Why The PGA Tour Is Cracking Down On The Unruly Behavior It Encouraged

Wait, that wasn’t the headline to Adam Schupak’s commentary after last week’s PGA Tour announced plan to crackdown on “unruly” behavior.

It might as well have been since it’s a crackdown necessary, in part, because the get-young desperation got the best of them. Who could have seen that? Obviously not the Global Home’s high-priced adults.

Schupak writes:

The level of decorum at all professional sports has eroded, but as Rory McIlroy pointed out golf was different.
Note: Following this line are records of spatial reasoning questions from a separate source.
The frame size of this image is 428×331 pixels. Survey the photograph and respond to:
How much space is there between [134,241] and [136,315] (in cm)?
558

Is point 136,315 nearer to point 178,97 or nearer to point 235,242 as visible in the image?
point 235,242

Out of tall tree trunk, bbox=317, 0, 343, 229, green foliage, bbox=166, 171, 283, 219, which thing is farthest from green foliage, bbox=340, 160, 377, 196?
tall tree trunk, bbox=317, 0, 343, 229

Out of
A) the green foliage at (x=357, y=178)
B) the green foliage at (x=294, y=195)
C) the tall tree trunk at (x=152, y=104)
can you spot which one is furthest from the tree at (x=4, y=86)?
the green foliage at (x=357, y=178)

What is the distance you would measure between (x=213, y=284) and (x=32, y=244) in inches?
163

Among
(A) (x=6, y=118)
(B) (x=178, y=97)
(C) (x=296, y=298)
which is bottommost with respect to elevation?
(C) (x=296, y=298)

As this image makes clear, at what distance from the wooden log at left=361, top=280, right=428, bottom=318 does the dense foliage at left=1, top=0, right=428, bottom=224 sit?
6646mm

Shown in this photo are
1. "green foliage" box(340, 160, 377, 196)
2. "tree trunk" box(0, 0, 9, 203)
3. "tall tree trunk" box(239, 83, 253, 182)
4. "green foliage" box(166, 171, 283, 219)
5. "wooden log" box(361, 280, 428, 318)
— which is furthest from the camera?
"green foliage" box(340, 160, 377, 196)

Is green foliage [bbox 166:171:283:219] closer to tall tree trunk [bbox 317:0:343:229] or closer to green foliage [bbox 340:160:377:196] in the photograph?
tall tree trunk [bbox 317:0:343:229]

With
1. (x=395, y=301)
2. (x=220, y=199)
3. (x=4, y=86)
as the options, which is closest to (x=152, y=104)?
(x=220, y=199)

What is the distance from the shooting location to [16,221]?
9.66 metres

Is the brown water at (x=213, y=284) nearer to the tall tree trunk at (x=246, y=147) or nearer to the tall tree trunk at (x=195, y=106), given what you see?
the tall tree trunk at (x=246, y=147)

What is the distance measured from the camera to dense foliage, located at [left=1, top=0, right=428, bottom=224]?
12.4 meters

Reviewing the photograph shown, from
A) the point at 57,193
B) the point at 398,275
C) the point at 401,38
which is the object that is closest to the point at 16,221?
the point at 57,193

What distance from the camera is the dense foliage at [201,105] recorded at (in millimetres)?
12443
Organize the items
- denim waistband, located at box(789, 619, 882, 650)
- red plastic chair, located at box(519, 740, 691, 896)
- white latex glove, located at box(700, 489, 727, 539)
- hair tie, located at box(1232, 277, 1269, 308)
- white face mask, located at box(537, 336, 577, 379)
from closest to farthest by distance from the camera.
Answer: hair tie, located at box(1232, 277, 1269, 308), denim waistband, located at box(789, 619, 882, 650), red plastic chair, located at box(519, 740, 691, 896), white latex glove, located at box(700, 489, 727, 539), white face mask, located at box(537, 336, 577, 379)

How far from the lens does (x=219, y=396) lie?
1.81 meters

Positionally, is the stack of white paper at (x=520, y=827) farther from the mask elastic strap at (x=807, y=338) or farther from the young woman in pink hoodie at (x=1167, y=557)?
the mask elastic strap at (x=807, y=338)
It held itself to a higher standard. Yell, “Miss it, Noonan,” when a player was putting and you’d get a slap in the head just as in “Caddyshack.” But it wasn’t that long ago – before golf’s COVID bump – that the game was supposedly dying and the industry was collectively in full desperation mode, trying everything from 15-inch cups to Foot Golf to attract new golfers. The PGA Tour, facing a Tiger-less future, went so far as to build its current marketing campaign around an inclusive, “Live Under Par,” motto that encouraged selfie-nation to get close to the action, document their encounters and share it all on their various social media platforms. Oh, and can you fill out this release form from the Tour’s legal department so it can include you in its next boffo TV campaign.

The Tour was so willing to cater to a younger demographic that it tolerated the “Baba Booey” and “Mashed Potatoes” screams and welcomed the Cameron Crazies-like behavior from other sports.